I actually didn't know how much until a few minutes ago when I ran an internal search of my MediaPost bylines and found that since joining MediaPost in 2003 -- the same year WPP founded GroupM -- I have written 775 articles about GroupM. That's more than twice the number of bylines I've had writing about the next most-covered agency media brand, IPG Mediabrands.

I'm not sure why I've written so much more about GroupM over the years, but at least part of it was that it did two important things that the media shops did not:

  • It continuously innovated.
  • It spoke publicly -- or at least to me -- about how and why it was innovating the marketplace.

In retrospect, though, I think there was a third even more important element contributing to the attention I devoted to GroupM over more than two decades: the people who have led it -- from its visionary founder Irwin Gotlieb through digital and experiential native Christian Juhl.

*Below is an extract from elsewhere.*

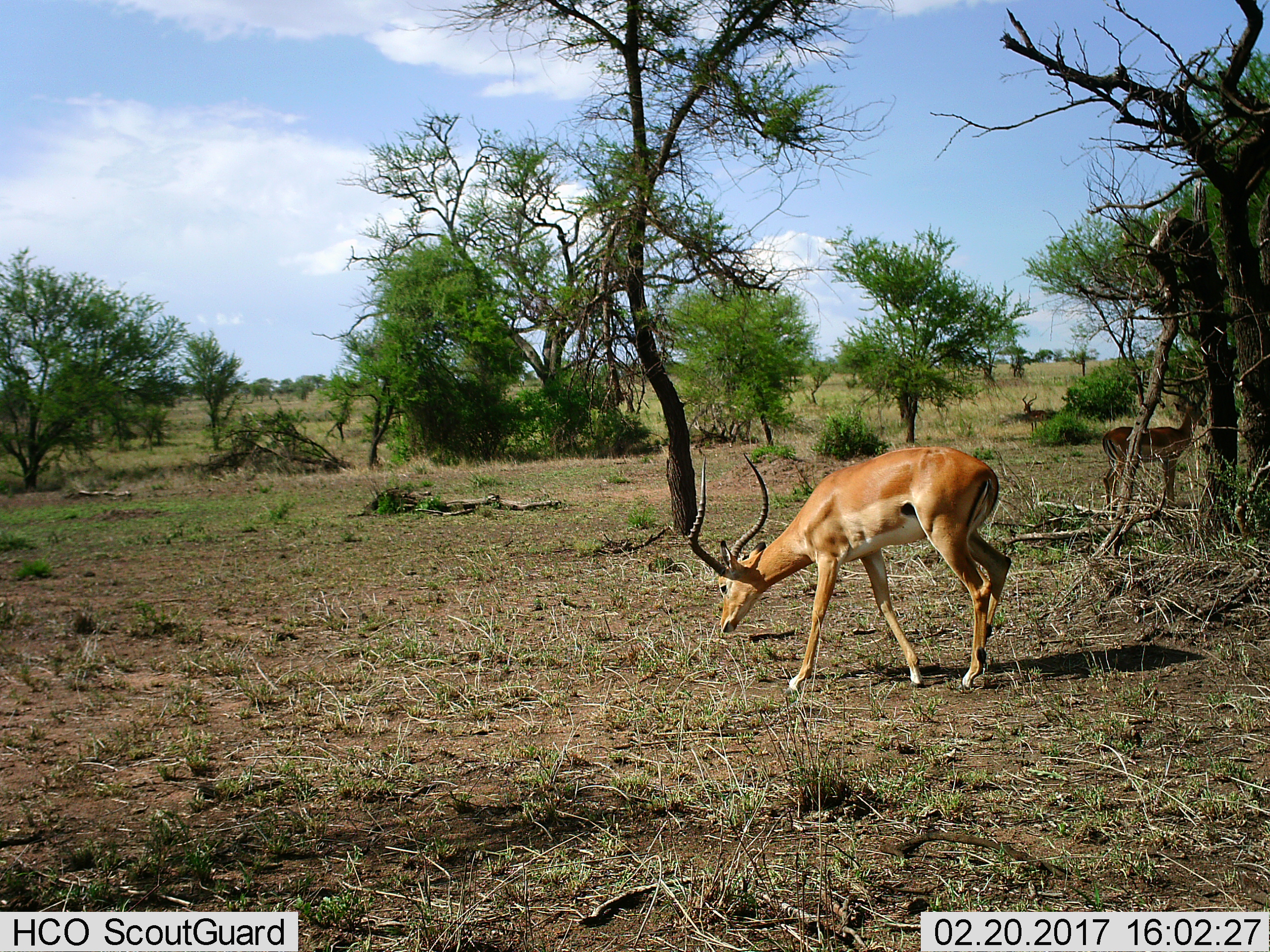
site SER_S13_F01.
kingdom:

I'm not going to say they have been cult-like leaders, but they -- and most of the other media agency leaders I've cared about covering -- at least had a personality and a message I cared about covering.

I can't say the same thing is true of many others, and while I'm not going to name names on which media agency leaders were lacking, you can look at the chart above and guess for yourself.

Look, in the end, I know this is a relationship business, and a big part of why a trade journalist writes about one executive and his organization and not another is because they actually have a relationship.

But honestly, not all my relationships with the people I cover have been good ones, they were just interesting people doing interesting things that I thought were interesting to our readers.

For nearly half a century I've written about some of these characters, because they were something special. I think some of them liked me. I think some of them didn't like me. And I can tell you for a fact that a few of them have blackballed me.

But the one thing they all had in common, was a colorful personality that made me want to write about them.

I as lucky that when I started out covering the agency business in the early 1980s there were so many colorful characters running the ad business. Not just media wonks, but full-service/creative ones like George Lois, Jerry Della Femina, etc. But it wasn't just the larger-than-life characters, but some behind-the-scenes, business thinkers who were reshaping the agency world like a giant chessboard: IPG's Phil Geier, WPP's Martin Sorrell, Havas' Rodés family, and yes, even Omnicom's John Wren.

But to me, the pure-play media entrepreneurs always were my favorite subject, and I was tickled to recently write about yet another new act for one of the pioneers, Dennis Holt, who like Koenigsberg continues to have strong vision of the future. And not just techspeak buzzword bingo, but the culture that makes a strong, differentiated, sustainable and growing media services organization.

There are so many great personalities I've had the opportunity to cover and get to know -- not just Koenigsberg and Gotlieb, but the Verklins, Farellas, Lotitos, Kostyras, and I can go on.

But the one thing they all had in common was a personality that was framed around a unique and differentiated sense of media service culture.

And if all of them have a new modern day heir, it's probably PMG's George Popstefanov.

He reminds me very much of the young and hungry Koenigsberg I met back in the late 1980s and is definitely someone to keep an eye on for the future.

Like Koenigsberg, he can talk about tech, data, clients, etc., but what he really likes to talk about is his people and his organization. Sometimes real estate too.